Results: From January 1, 2020, to June 30, 2021, 5,162 children and adolescents with new-onset type 1 diabetes in Germany were registered. The observed incidence in 2020/21 was significantly higher than the expected incidence (24.4 [95% CI, 23.6–25.2] vs. 21.2 [20.5–21.9]; IRR, 1.15 [1.10–1.20], p<0.001). IRRs were significantly elevated in June 2020 (IRR, 1.43 [1.07–1.90], p=0.003), July 2020 (IRR, 1.48 [1.12–1.96], p<0.001), March 2021 (IRR, 1.29 [95% CI, 1.01–1.65], p=0.028), and June 2021 (IRR, 1.39 [1.04–1.85], p=0.010).
Conclusions: A significant increase in the incidence of type 1 diabetes in children was observed during the Covid-19 pandemic, with a delay in the peak incidence of type 1 diabetes by approximately three months after the peak Covid-19 incidence and also after pandemic containment measures. The underlying causes are yet unknown. However, indirect effects of the pandemic are more likely to be the cause than direct ones.

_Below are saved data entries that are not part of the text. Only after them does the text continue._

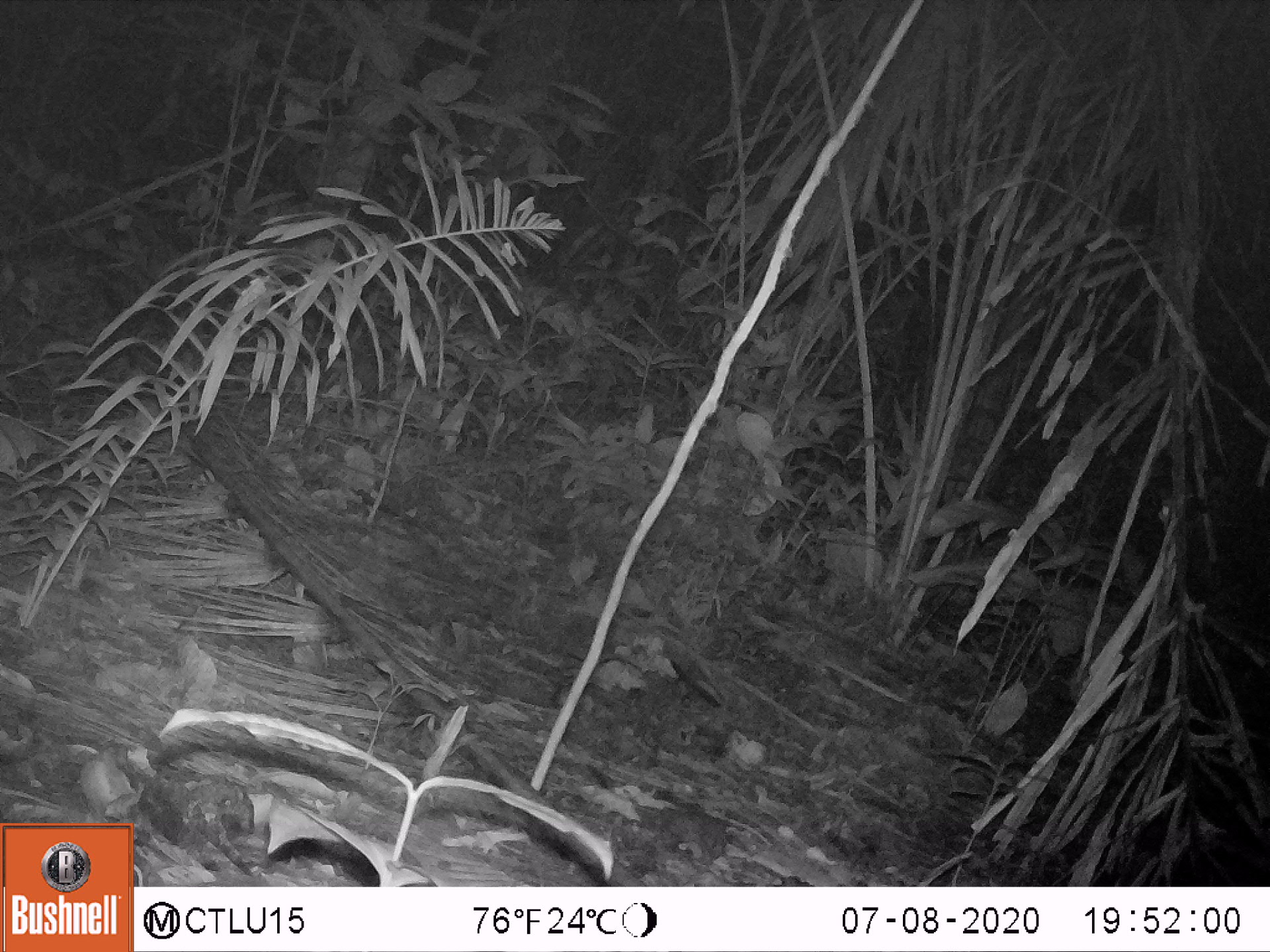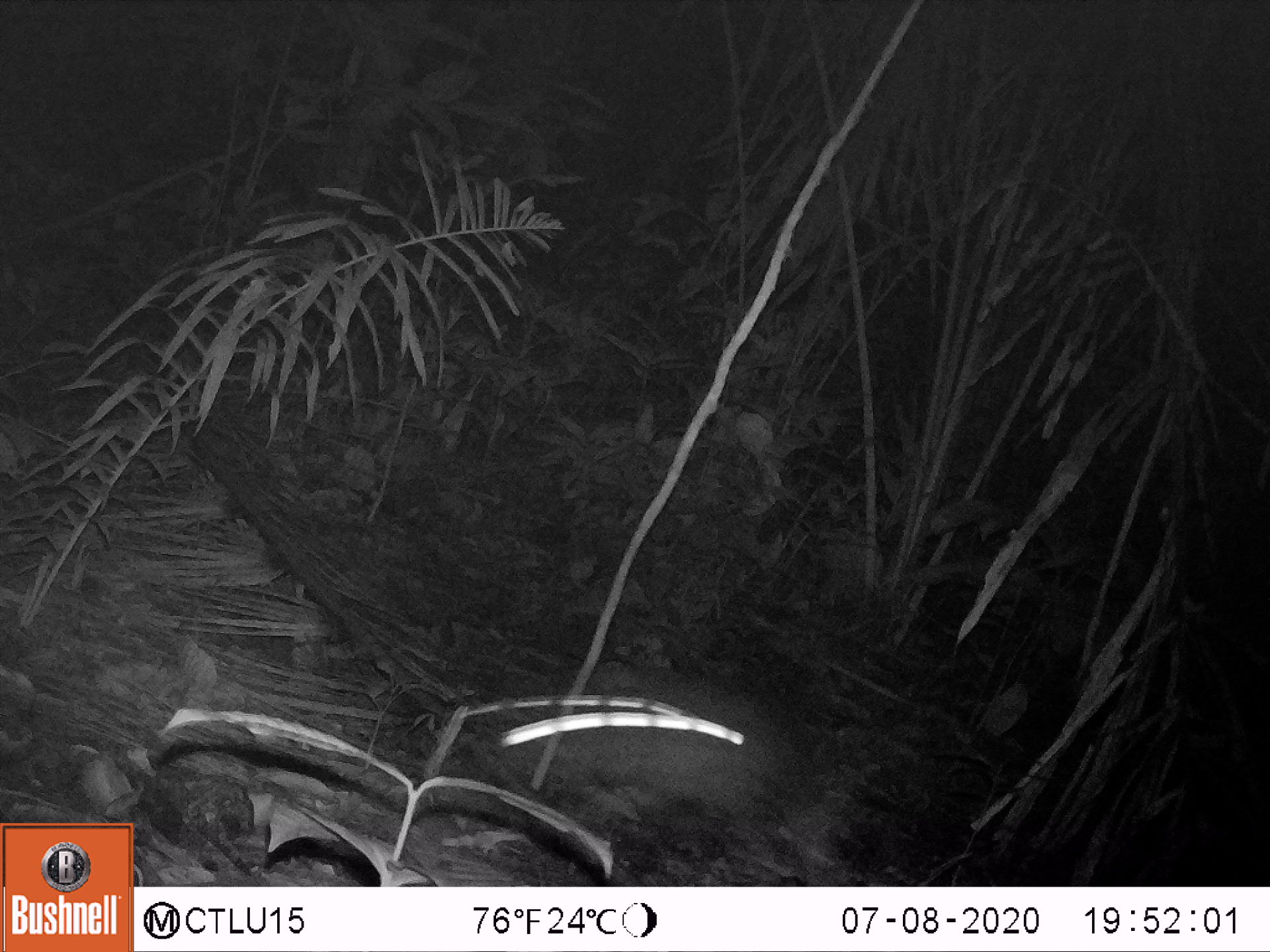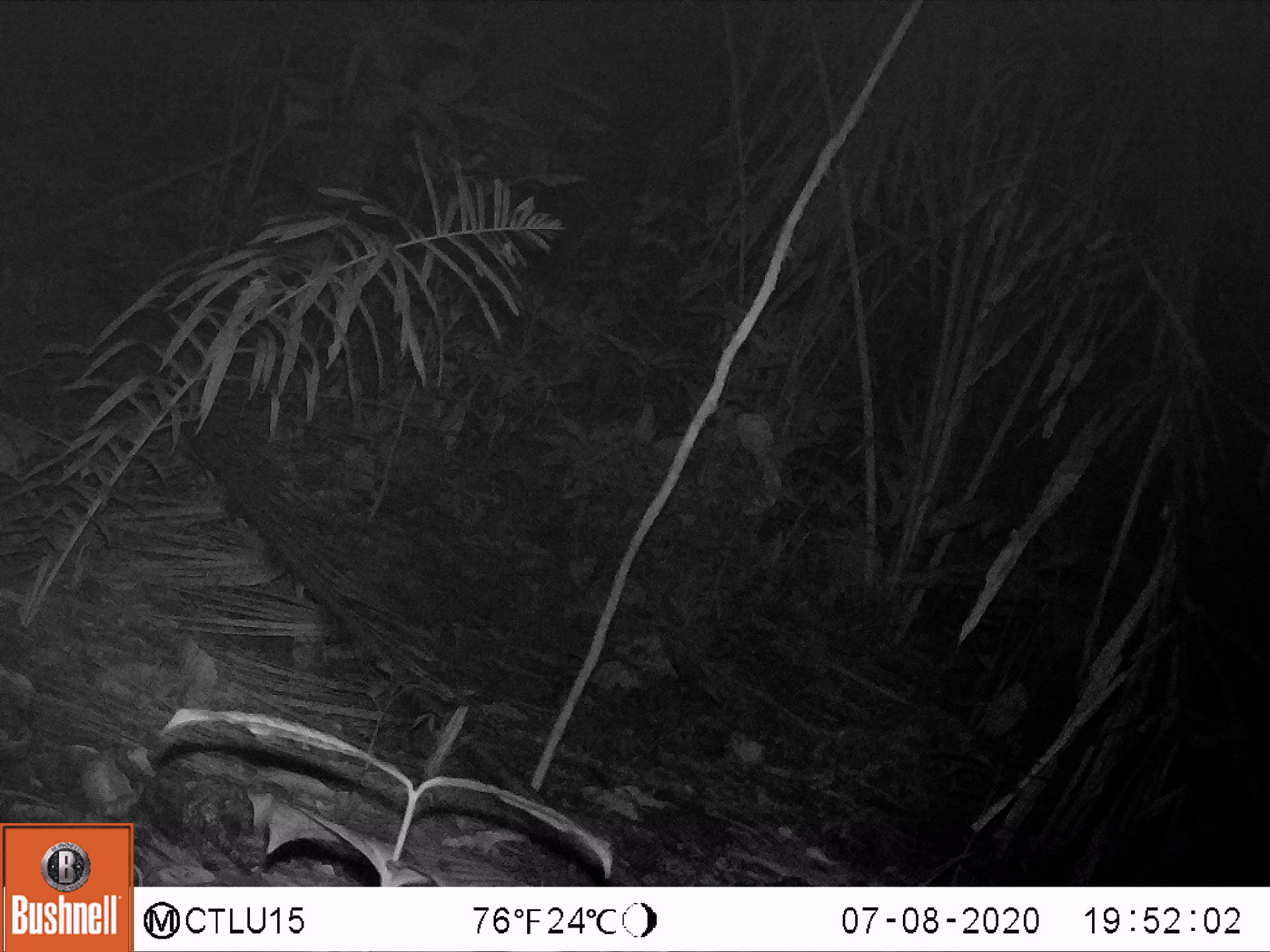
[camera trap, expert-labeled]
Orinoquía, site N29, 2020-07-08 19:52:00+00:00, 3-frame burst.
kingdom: Animalia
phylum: Chordata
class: Mammalia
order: Rodentia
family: Cuniculidae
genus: Cuniculus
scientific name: Cuniculus paca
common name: spotted paca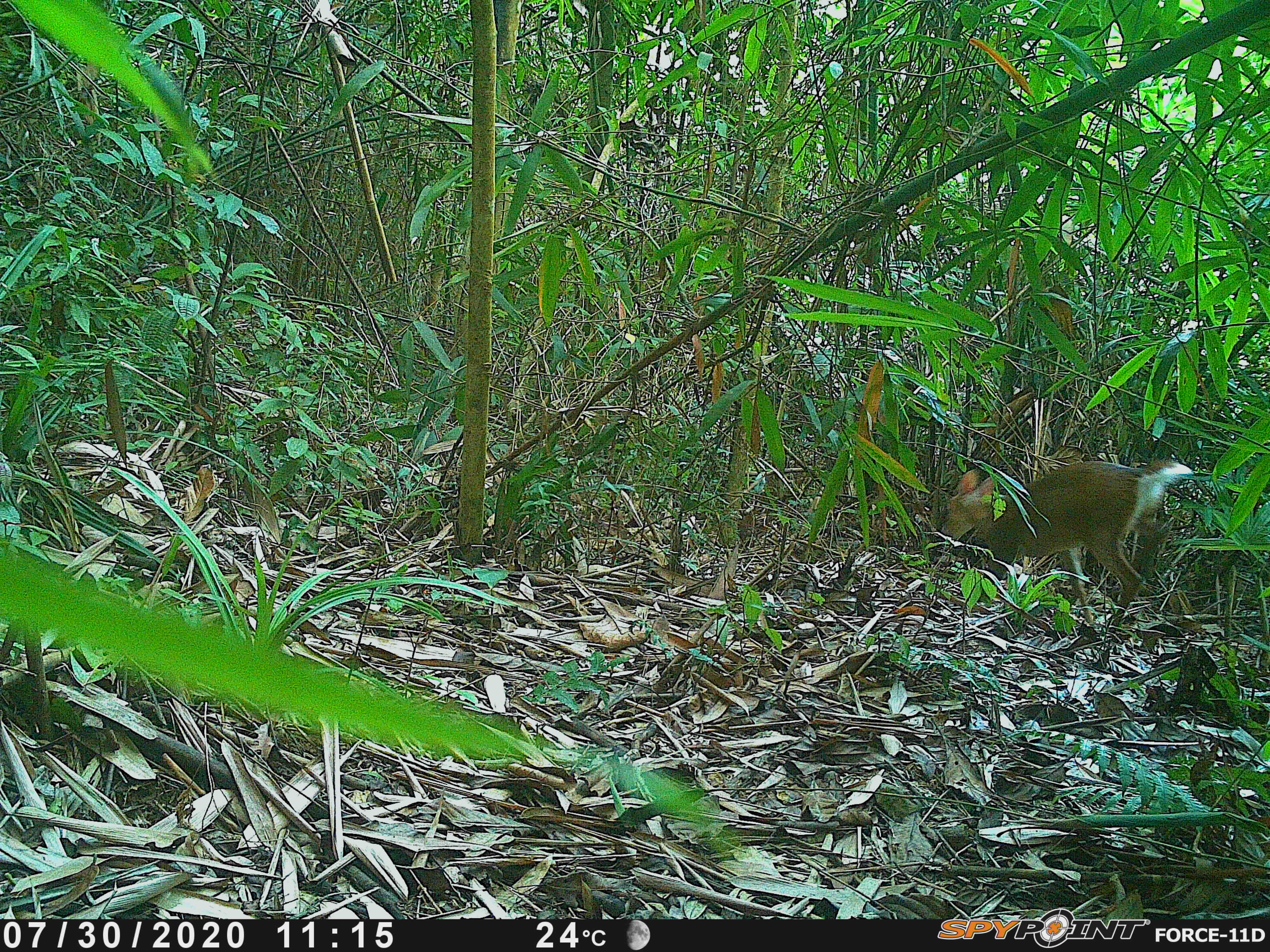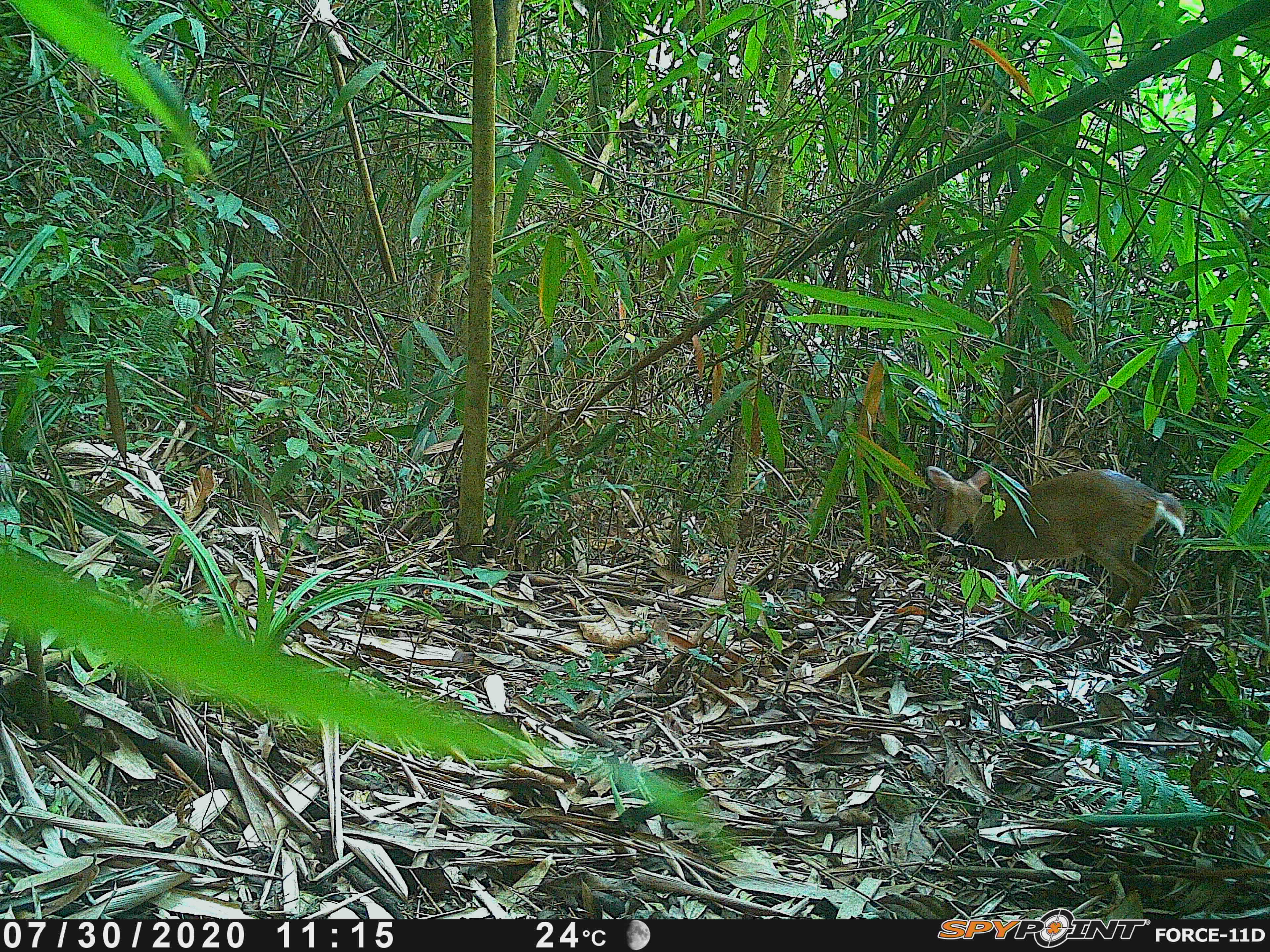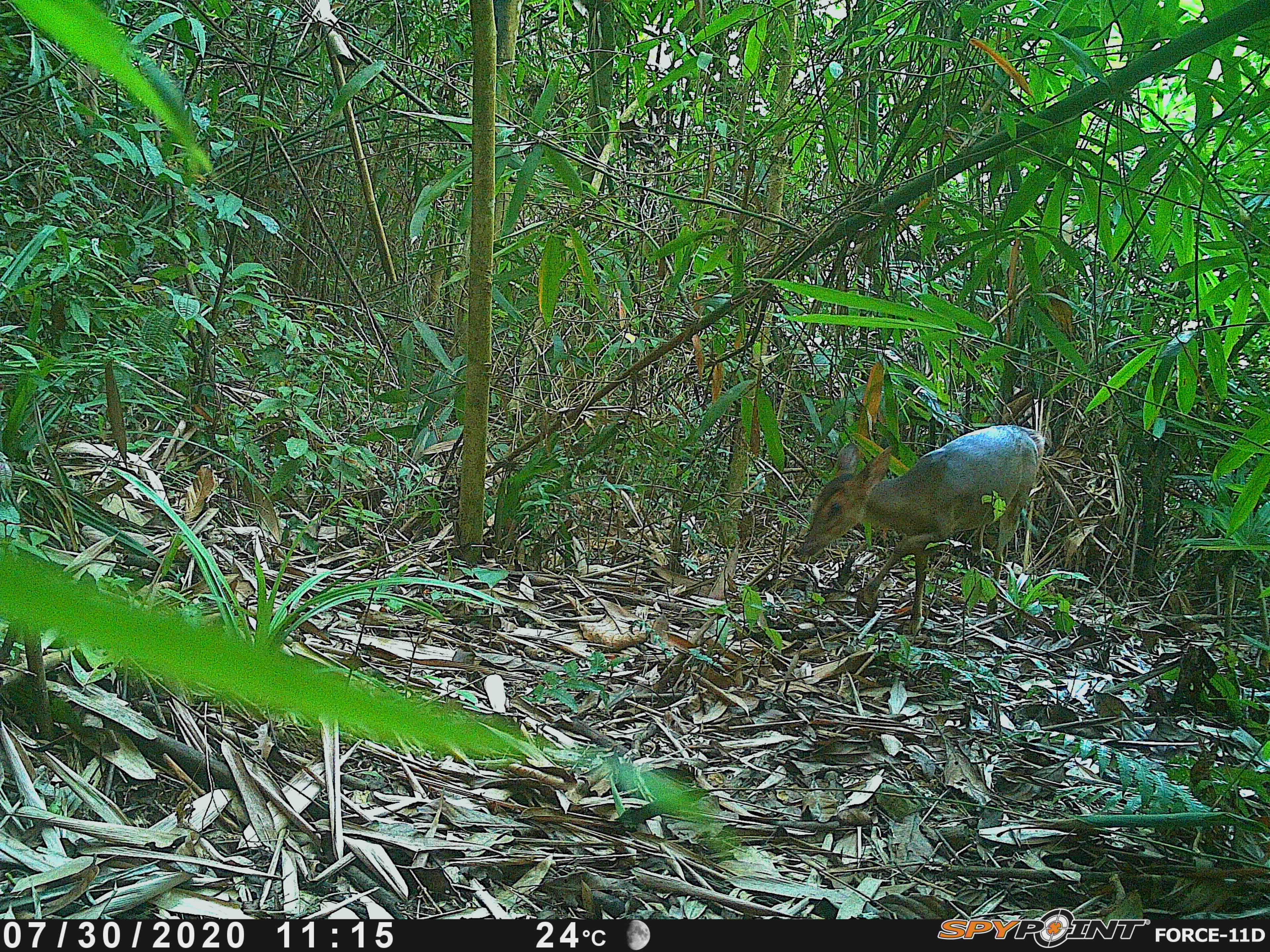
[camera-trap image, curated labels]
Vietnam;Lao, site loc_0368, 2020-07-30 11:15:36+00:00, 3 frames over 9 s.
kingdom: Animalia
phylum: Chordata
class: Mammalia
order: Artiodactyla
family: Cervidae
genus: Muntiacus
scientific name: Muntiacus vuquangensis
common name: large-antlered muntjac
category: large antlered muntjac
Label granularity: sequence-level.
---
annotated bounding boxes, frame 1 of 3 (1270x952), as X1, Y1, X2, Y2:
large antlered muntjac: 940, 456, 1194, 627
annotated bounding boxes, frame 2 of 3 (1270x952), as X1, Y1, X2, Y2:
large antlered muntjac: 925, 461, 1187, 637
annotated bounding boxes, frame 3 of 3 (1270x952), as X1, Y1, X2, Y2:
large antlered muntjac: 794, 424, 1038, 636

The DPV is supported through the German Federal Ministry for Education and Research within the German Centre for Diabetes Research (DZD, grant number: 82DZD14A02). Further financial support was received by the German Diabetes Foundation (DDS, grant number: FP-0438-2021), the German Robert Koch Institute (RKI) and the German Diabetes Association (DDG). The funding organization had no role in design and conduct of the study; collection, management, analysis, and interpretation of the data; preparation, review, or approval of the manuscript; or decision to submit the manuscript for publication.